Sanità, in Puglia in arrivo 268 milioni di euro per 17 interventi per potenziare ospedali

Buone notizie per la sanità pugliese. Sono stati infatti sbloccati fondi nazionale per 17 interventi nel settore, per un totale di oltre 268 milioni di euro tra quota statale (95%) e regionale (5%), per rafforzare le strutture ospedaliere già presenti e per realizzarne di nuove.

E’ quanto approvato dalla Giunta regionale che ha dato parere favorevole a due delibere. “Con la prima – ha spiegato l’assessore pugliese alla Sanità, Rocco Palese, – regoliamo le richieste della Regione per gli interventi con fondi ministeriali. Con la seconda la Puglia si candida ad essere tra le prime regioni a firmare il Contratto istituzionale di sviluppo per utilizzare i fondi del Pnrr in sanità, così come già deciso dalla Regione. Stiamo lavorando intensamente per sfruttare tutte le risorse disponibili, facendo presto e bene”, ha poi concluso l’assessore Palese. In particolare, tra gli interventi individuati spiccano i 30 milioni per completare il nuovo ospedale di Monopoli e Fasano, gli 11,6 milioni ciascuno per la riqualificazione degli ospedali San Paolo e Di Venere di Bari e i 25 milioni per quella del corpo centrale dell’ospedale pediatrico Giovanni XXIII. Resta invece in un limbo l’intervento dedicato al “Nuovo Ospedale del Nord Barese” per 106 milioni di euro, che dovrebbe sorgere tra Bisceglie e Molfetta: per la giunta rimane in programmazione regionale e “si procederà alla richiesta di sottoscrizione di un accordo a stralcio con il Ministero appena pronto lo studio di fattibilità”. Soddisfatto il consigliere Pd Fabiano Amati: “Sull’argomento la mia Commissione ha preso per mano la Giunta, nonostante si svincolassero continuamente, tenendo in ostaggio 17 progetti importantissimi nell’attesa di un altrettanto importante ma il cui studio di fattibilità non poteva arrivare a breve.
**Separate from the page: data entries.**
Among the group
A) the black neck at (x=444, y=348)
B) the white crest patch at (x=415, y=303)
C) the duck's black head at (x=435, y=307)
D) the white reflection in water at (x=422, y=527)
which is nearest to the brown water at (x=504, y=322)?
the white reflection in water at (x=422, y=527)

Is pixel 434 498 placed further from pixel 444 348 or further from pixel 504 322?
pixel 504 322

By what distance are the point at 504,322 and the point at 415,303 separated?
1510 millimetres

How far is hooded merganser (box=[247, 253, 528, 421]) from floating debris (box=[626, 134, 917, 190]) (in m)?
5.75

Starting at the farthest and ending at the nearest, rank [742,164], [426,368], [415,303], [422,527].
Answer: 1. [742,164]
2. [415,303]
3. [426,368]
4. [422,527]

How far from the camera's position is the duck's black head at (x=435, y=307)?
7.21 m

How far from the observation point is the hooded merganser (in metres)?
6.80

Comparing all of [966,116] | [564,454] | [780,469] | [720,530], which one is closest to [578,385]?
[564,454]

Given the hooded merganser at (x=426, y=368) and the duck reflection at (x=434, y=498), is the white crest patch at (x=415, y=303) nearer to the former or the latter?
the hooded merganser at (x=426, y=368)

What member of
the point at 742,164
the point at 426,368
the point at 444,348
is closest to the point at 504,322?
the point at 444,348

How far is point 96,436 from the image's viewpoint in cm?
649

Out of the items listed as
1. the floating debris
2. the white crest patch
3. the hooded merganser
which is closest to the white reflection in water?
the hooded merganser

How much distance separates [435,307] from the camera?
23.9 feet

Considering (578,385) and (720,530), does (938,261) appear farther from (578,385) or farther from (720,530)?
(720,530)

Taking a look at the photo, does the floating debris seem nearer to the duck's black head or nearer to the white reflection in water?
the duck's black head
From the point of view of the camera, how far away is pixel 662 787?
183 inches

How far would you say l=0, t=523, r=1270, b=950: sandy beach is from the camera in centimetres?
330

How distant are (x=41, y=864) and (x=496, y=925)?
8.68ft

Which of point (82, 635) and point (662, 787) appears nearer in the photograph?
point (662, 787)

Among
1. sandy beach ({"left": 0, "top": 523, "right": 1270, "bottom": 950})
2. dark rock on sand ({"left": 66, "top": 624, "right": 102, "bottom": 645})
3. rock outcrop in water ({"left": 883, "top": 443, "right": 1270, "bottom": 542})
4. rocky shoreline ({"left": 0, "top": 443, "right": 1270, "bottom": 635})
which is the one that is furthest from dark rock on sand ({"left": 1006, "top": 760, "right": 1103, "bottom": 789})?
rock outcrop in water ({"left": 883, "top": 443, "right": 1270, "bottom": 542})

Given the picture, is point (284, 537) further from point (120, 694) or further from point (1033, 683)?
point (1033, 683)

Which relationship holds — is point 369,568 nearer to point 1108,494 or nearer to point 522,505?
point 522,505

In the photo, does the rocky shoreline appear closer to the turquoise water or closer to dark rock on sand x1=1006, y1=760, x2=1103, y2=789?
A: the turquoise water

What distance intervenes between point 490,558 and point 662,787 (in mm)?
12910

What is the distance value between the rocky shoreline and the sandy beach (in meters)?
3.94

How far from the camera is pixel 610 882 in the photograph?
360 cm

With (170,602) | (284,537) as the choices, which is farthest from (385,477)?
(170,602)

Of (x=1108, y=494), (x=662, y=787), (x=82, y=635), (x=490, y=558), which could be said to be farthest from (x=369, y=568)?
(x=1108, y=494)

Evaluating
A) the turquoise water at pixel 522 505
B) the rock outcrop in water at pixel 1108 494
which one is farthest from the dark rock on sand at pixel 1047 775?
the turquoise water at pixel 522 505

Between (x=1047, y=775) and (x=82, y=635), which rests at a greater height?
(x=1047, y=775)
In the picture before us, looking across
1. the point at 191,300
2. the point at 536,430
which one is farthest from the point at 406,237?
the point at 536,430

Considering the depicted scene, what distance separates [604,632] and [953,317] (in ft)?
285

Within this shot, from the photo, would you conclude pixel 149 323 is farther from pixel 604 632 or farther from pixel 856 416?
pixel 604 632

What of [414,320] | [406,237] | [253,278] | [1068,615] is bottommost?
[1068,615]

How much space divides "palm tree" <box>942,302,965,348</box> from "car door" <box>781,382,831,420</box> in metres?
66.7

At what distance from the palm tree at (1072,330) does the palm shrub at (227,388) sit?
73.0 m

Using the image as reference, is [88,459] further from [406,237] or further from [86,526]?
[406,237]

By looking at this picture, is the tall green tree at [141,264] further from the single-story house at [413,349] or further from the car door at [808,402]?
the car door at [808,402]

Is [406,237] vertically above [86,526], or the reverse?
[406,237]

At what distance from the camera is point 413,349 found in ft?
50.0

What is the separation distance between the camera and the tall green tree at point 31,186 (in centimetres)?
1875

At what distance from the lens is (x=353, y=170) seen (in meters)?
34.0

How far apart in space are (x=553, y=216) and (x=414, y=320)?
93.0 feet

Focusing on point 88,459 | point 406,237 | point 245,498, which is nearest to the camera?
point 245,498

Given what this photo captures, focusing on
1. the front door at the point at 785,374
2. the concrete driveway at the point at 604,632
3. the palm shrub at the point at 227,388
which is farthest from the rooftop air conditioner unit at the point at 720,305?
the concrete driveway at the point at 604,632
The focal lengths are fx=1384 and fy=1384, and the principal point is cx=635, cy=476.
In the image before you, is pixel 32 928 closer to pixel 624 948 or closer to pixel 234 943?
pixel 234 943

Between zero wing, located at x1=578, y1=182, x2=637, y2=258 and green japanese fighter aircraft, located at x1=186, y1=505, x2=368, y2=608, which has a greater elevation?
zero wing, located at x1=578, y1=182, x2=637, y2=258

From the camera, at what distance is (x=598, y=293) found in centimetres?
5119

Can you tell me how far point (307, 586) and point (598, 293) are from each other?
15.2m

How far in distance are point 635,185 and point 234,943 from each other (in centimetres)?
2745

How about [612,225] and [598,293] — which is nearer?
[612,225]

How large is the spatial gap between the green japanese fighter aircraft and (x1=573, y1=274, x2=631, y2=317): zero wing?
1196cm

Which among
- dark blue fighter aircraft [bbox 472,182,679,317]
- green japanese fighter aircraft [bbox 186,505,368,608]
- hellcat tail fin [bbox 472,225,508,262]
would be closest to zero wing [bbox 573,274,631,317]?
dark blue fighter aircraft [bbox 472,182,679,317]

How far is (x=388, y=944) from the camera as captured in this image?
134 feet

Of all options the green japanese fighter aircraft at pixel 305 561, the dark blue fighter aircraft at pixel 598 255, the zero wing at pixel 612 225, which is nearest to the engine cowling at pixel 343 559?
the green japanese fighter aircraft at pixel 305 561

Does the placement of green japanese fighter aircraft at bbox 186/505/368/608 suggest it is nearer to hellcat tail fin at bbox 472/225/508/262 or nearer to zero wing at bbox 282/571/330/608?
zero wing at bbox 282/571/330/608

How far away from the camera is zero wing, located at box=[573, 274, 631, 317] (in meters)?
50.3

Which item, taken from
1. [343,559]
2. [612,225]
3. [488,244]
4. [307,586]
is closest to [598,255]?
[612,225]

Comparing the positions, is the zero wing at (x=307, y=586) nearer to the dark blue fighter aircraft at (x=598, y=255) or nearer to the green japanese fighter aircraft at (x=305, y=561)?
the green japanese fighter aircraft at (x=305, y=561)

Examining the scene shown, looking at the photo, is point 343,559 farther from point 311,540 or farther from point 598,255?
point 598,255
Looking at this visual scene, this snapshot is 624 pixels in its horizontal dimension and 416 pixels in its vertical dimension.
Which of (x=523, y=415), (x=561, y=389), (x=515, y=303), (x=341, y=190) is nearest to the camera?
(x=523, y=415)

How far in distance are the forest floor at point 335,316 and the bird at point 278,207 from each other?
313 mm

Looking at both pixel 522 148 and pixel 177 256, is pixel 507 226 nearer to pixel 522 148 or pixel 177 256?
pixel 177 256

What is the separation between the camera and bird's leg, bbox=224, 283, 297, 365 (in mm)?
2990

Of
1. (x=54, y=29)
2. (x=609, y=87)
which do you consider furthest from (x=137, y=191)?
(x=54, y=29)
Ma ciò che finisce bene può essere considerato parente del bene”. Critiche invece dal consigliere di opposizione di Fratelli d’Italia, Ignazio Zullo: “Finalmente la Regione invia a Roma i 17 progetti e purtroppo ritarda la programmazione per la realizzazione dell’ospedale del Nord Barese, essenziale per completare il quadro dell’assistenza sanitaria in Puglia”.